Cientes da situação da saúde
pública no país, aqueles que contam com a rede privada passaram a se valer dela
para a resolução dos seus problemas e, também, da COVID-19. Acontece que, em razão
desse novo vírus poder desencadear manifestações clínicas severas e exigir um
protocolo específico de biossegurança para o atendimento, houve a necessidade
de restringir e delimitar setores específicos a esse fim. O que,
inevitavelmente, resultou em uma diminuição da oferta de leitos e serviços para
outras situações médicas; sobretudo, eletivas.
Nem é preciso dizer que o impacto
dessa nova conjuntura, também, recaiu sobre os corpos clínicos desses serviços.
A insuficiência quantitativa das equipes de terapia intensiva mostrou-se visível
rapidamente e levou a uma reorganização dos quadros funcionais, para tentar
equilibrar de algum modo as necessidades. Afinal de contas, a situação pandêmica
tem se mostrado profundamente extenuante e comprometido a qualidade de vida e
saúde dos profissionais; sendo que, muitos deles, precisaram ser afastados ou
faleceram em decorrência da contaminação pelo vírus.

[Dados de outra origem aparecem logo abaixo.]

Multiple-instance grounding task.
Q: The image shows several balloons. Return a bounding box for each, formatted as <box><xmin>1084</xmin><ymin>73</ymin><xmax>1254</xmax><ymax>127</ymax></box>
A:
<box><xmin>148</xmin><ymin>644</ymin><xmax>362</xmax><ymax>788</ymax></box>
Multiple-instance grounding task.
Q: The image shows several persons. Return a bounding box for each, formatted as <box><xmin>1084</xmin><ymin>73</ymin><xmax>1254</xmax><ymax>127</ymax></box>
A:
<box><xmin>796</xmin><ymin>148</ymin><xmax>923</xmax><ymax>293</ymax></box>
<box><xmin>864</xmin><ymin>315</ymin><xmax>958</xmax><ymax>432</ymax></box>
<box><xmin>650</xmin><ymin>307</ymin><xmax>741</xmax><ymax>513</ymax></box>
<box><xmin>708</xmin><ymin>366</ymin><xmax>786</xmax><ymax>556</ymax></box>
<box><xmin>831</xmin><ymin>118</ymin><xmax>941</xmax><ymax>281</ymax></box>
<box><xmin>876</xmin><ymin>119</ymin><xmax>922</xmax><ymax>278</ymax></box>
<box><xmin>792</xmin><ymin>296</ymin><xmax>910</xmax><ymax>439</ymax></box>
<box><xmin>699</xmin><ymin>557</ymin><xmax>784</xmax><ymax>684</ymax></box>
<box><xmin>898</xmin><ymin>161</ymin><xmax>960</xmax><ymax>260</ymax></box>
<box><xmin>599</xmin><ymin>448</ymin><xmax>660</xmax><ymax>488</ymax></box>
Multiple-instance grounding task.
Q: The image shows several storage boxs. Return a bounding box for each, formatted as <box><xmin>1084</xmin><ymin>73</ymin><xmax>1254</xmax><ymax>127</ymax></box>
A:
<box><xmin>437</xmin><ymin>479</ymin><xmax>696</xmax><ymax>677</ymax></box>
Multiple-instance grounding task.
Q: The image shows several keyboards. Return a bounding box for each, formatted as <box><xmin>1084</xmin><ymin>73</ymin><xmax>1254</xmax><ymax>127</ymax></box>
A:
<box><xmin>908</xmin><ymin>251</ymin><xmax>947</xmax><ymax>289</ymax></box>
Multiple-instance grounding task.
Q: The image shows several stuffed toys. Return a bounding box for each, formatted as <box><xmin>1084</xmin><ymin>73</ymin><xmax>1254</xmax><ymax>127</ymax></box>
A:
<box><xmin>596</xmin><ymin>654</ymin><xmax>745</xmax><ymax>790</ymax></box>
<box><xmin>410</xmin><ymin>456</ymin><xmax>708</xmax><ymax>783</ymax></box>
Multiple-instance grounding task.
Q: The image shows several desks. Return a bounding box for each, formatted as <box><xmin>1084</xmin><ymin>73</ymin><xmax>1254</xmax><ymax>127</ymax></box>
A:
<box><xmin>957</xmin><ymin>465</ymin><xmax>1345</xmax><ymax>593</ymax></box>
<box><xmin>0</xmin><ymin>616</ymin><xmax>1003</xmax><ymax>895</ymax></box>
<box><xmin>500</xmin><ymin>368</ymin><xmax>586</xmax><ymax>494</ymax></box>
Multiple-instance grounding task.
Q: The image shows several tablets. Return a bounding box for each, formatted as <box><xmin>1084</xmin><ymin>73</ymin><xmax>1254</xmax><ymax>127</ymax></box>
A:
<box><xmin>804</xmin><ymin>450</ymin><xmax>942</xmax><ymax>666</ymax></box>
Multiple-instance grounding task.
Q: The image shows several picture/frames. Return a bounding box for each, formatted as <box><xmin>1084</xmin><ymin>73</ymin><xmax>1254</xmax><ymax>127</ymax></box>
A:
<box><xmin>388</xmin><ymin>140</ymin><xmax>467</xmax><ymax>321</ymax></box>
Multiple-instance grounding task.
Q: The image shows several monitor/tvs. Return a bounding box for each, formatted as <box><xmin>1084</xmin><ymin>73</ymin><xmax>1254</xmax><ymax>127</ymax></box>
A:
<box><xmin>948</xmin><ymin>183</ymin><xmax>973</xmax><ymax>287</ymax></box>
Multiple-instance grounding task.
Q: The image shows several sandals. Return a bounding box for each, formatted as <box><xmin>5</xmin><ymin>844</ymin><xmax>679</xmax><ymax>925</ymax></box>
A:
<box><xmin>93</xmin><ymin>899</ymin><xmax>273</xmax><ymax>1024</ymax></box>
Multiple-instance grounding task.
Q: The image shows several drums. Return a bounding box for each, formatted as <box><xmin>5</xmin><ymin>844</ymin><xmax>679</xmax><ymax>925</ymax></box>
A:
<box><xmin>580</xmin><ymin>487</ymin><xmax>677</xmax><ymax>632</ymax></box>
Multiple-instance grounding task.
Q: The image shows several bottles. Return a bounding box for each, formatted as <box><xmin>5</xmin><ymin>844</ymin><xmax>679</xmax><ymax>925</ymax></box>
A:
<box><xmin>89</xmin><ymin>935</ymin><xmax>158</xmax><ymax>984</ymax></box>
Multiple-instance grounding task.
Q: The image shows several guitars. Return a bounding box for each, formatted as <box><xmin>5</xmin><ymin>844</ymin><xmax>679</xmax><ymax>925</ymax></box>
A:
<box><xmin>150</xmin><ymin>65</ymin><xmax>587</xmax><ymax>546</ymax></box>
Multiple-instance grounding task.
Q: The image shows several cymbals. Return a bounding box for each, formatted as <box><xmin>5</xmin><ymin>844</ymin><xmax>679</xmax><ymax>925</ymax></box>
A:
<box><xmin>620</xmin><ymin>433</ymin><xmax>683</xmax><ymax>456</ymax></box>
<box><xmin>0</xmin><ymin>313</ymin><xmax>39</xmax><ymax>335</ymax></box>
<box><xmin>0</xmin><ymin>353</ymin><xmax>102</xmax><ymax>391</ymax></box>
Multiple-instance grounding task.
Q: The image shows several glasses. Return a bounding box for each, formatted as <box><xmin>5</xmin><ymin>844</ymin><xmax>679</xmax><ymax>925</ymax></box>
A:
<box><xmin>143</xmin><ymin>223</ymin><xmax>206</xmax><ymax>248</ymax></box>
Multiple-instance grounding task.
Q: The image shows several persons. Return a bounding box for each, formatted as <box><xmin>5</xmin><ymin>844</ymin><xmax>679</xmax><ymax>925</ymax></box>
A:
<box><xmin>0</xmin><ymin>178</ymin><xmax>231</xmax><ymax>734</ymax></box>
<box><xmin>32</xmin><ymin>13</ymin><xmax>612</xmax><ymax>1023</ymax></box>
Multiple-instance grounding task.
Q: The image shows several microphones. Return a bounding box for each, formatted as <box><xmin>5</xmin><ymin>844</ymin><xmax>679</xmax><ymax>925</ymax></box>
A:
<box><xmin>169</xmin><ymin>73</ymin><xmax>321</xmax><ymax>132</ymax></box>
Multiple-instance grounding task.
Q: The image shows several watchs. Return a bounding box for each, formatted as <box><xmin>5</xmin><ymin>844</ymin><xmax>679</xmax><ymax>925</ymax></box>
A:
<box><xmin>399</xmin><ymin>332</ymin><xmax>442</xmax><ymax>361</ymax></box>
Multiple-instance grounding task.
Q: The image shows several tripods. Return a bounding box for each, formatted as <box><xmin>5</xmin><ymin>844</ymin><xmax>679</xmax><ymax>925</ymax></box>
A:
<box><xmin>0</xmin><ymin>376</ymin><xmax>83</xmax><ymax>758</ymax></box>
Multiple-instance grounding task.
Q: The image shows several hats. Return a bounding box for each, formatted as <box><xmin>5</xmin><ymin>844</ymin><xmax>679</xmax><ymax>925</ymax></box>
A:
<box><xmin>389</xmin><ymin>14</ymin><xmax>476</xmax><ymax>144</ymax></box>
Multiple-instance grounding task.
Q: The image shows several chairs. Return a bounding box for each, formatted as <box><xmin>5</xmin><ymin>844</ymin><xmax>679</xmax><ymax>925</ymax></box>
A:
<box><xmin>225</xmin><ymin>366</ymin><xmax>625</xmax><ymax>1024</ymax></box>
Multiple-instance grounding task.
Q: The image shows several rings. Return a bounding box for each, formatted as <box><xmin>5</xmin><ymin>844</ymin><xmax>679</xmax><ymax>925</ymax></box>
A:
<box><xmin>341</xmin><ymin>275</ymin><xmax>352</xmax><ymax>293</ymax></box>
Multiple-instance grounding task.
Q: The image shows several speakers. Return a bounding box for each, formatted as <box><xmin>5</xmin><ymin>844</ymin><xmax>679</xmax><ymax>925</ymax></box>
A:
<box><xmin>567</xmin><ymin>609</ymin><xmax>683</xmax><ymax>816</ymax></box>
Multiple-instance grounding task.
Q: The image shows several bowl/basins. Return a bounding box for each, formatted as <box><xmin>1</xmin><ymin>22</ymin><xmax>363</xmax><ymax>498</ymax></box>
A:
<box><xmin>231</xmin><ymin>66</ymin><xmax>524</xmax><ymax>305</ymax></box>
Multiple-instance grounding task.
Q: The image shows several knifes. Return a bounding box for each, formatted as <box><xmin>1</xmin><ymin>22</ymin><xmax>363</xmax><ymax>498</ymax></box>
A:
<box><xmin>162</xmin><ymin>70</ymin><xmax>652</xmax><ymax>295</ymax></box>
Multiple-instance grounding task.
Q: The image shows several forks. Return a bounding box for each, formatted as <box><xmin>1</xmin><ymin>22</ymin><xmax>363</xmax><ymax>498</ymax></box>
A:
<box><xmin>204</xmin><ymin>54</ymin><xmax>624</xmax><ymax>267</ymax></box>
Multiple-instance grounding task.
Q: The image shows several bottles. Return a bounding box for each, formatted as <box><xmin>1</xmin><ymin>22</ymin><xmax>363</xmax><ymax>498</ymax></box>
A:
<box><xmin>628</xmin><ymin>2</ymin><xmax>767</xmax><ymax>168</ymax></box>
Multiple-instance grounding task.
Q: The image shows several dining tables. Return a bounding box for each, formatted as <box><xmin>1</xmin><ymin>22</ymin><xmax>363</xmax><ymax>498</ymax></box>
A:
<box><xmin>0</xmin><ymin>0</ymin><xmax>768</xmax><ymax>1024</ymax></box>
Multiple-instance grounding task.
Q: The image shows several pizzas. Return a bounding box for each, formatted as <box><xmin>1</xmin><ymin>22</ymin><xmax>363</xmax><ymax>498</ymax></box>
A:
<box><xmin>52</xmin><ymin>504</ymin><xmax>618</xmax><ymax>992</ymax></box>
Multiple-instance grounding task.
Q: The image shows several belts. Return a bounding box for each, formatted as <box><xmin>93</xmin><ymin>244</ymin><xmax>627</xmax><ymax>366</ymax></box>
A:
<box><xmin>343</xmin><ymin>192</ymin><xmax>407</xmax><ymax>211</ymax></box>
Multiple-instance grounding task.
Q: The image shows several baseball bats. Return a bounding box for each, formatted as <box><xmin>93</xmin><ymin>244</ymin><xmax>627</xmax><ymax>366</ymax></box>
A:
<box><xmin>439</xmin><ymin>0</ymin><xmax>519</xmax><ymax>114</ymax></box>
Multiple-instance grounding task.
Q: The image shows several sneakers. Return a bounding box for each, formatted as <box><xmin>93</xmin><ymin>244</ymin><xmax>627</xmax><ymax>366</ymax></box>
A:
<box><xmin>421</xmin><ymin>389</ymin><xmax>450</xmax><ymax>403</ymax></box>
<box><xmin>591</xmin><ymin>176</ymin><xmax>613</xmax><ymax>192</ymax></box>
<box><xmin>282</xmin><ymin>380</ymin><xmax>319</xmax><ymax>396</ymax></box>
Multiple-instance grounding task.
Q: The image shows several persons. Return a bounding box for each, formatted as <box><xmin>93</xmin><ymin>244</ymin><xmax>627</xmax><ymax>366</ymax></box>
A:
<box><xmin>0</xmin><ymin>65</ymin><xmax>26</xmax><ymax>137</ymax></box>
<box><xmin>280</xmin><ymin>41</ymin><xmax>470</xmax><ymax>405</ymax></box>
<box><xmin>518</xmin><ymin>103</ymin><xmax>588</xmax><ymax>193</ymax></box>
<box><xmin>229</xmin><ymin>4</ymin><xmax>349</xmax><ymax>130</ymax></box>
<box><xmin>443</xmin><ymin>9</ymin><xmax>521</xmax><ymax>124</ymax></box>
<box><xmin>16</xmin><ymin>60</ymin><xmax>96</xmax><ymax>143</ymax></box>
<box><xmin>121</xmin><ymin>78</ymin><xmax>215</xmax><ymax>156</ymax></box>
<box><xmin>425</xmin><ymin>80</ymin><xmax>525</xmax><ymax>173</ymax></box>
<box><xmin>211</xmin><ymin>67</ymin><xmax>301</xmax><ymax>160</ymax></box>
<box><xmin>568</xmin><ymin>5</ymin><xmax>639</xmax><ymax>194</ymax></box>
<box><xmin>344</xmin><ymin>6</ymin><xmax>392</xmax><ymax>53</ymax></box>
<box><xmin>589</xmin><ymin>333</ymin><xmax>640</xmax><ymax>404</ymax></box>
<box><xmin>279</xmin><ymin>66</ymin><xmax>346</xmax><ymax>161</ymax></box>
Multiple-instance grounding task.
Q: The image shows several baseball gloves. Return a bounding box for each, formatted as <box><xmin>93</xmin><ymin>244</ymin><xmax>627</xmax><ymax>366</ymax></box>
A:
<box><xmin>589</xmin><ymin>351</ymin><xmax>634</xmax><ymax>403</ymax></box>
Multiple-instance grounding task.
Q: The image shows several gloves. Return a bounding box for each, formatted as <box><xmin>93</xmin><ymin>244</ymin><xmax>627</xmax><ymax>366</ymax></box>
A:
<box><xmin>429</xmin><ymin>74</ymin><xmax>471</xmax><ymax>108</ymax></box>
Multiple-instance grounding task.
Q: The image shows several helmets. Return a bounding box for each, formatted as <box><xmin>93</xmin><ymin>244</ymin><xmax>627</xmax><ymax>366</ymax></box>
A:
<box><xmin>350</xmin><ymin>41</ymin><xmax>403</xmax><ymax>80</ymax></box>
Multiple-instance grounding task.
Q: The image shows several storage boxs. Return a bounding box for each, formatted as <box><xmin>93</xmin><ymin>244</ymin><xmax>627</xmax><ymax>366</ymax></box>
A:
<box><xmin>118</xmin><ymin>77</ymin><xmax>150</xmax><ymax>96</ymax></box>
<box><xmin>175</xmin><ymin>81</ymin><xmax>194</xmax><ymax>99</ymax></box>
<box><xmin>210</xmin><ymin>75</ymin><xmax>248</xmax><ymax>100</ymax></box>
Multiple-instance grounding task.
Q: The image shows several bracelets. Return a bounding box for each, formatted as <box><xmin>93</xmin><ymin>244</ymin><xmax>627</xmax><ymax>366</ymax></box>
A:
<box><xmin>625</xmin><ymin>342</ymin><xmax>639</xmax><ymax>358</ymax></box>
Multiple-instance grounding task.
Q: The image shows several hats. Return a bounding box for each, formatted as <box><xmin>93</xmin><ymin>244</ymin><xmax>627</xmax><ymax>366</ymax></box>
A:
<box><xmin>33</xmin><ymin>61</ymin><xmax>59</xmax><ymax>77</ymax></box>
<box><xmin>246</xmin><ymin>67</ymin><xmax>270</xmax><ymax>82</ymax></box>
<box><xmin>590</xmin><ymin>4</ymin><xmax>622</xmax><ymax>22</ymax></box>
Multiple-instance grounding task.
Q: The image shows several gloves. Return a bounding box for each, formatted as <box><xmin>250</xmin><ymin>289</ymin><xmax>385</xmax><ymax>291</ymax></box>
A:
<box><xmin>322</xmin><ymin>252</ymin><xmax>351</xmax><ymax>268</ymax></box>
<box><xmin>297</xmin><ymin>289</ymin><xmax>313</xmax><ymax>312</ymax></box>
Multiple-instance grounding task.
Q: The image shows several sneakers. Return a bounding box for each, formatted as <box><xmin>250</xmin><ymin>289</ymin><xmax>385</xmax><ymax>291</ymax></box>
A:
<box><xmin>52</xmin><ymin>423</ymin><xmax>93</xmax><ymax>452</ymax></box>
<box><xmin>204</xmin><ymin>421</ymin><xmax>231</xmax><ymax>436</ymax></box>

Por tudo isso é que não há como
não se indignar com a postura anticidadã daqueles que fazem apologia contrária
as medidas preventivas à COVID-19. Sumariamente a pandemia baniu regalias e privilégios
e nivelou a sociedade a um patamar de incertezas coletivo. Quem morre, quem
vive, quem terá sequelas, são indagações de uma imprecisão absurda, porque o vírus
está por aí se transformando e aprimorando suas estratégias de virulência,
graças a total inconsequência e irresponsabilidade de muitos seres humanos. E diante
do que se vê diariamente, não há como esperar que a situação melhore. As perspectivas
dão conta do pior.
Em qualquer conjuntura extrema, a
carência e a insuficiência ditam os rumos. Quanto mais a sociedade faz queda de
braços com a realidade, mais graves se tornam as consequências. As pessoas não
só, não estão conseguindo resolver as demandas emergenciais do agora; como,
também, não se deram ao trabalho de começar a pensar sobre o Pós-Pandemia. E a sobrevivência
pós-COVID-19 nem sempre é isenta de sequelas.
Por isso, “acredito que cada direito implica uma responsabilidade; cada
oportunidade uma obrigação; cada posse um dever” (John Rockefeller). E exemplos
quanto à “o que fazer”, “como fazer”,
o Brasil teve à disposição. Um simples gesto de observar e conversar com outros
países no intuito de aprender sobre as experiências bem-sucedidas poderia ter
mitigado, consideravelmente, as consequências que se vem padecendo. Mas, não. Optou-se
pelo isolamento, pela arrogância, pelo negacionismo, pela falta de planejamento
e critérios. A escolha respondeu-nos, então, com o colapso, o caos, o fim da
linha. Porque as escolhas sempre respondem; nem adianta pensar que não.